If the house is a masterpiece, why has it been totally forgotten? Indeed, after the late ’60s, it sunk into oblivion and has remained shrouded in a fog of forgetfulness. The reason is the “narcissist” retour à l’ordre, in which postmodernism’s deep conservatism replaced the experimental, daring spirit of the ’60s.6

The house was perceived as an aesthetic outcast in Lincoln. The same reception has befallen too many Modernist buildings. To name what was probably the first such case, the contemporary Viennese press universally reviled Adolf Loos’s shop on the Michaeler Platz in Vienna. Emperor Franz Josef said it “had no eyebrows” (i.e., no pediment above the windows).
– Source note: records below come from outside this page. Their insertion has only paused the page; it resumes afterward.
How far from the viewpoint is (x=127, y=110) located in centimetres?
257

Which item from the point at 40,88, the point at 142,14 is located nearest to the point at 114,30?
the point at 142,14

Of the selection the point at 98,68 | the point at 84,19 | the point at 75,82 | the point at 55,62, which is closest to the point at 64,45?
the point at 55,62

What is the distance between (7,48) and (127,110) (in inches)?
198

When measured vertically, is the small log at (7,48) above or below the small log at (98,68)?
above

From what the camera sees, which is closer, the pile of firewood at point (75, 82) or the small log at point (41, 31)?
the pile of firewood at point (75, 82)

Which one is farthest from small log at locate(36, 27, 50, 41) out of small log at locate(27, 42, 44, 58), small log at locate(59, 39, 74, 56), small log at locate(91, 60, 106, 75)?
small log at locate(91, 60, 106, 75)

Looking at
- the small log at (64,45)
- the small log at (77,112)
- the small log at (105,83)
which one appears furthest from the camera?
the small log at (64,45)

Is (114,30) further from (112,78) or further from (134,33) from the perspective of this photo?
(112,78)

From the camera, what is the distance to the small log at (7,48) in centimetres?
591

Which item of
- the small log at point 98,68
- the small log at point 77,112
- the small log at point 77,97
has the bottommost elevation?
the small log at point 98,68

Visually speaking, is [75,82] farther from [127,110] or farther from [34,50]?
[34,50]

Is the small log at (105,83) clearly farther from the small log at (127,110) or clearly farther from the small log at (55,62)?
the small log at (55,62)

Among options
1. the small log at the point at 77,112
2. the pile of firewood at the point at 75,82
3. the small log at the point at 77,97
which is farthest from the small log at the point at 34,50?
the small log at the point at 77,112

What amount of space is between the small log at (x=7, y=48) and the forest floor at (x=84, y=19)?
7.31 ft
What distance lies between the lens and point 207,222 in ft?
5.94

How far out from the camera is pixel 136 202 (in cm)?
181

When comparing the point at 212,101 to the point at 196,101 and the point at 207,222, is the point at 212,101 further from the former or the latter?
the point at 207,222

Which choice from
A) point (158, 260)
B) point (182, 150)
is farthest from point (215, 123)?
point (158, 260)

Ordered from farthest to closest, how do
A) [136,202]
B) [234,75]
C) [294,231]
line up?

Today it is called an architectural masterpiece in the tourist guides. What a tragedy that the Lincoln House, before it could become a cult object, was torn down by someone who bought it in 2001. One wonders how the town of Lincoln could have permitted this.

Stevens is glad that she and McNulty (who died in 1984) got the opportunity to build it in the first place, because she believes it brought an architectural idea through the process of construction without sacrificing its power or integrity. “From idea to reality and back to idea: The circle is now complete,” she declares philosophically, even transcendentally.

I am collaborating with the architecture department at UCLA to rebuild the house in 3D for an exhibition at MIT planned for 2007. It may yet be possible to get a faint sense of what being in this small masterpiece was like.

1 Julius Shulman in a telephone conversation, November 1999.

2 For this essay, I interviewed Mary Otis Stevens in October 1999 and October 2004.

3 See Gwendolyn Wright, Moralism and the Model Home: Domestic Architecture and Cultural Conflict in Chicago, 1873–1913 (Chicago: University of Chicago Press, 1980).

4 World of Variation (New York: George Braziller, 1970), 74.

5 Shape of Community: Realization of Human Potential, with cartoons drawn by Ivan Chermayeff (Harmondsworth, England: Penguin, 1971).

6 Liane Lefaivre, Alexander Tzonis, “The Narcissist Phase in Architecture,” Harvard Architectural Review, 1980, 52–61.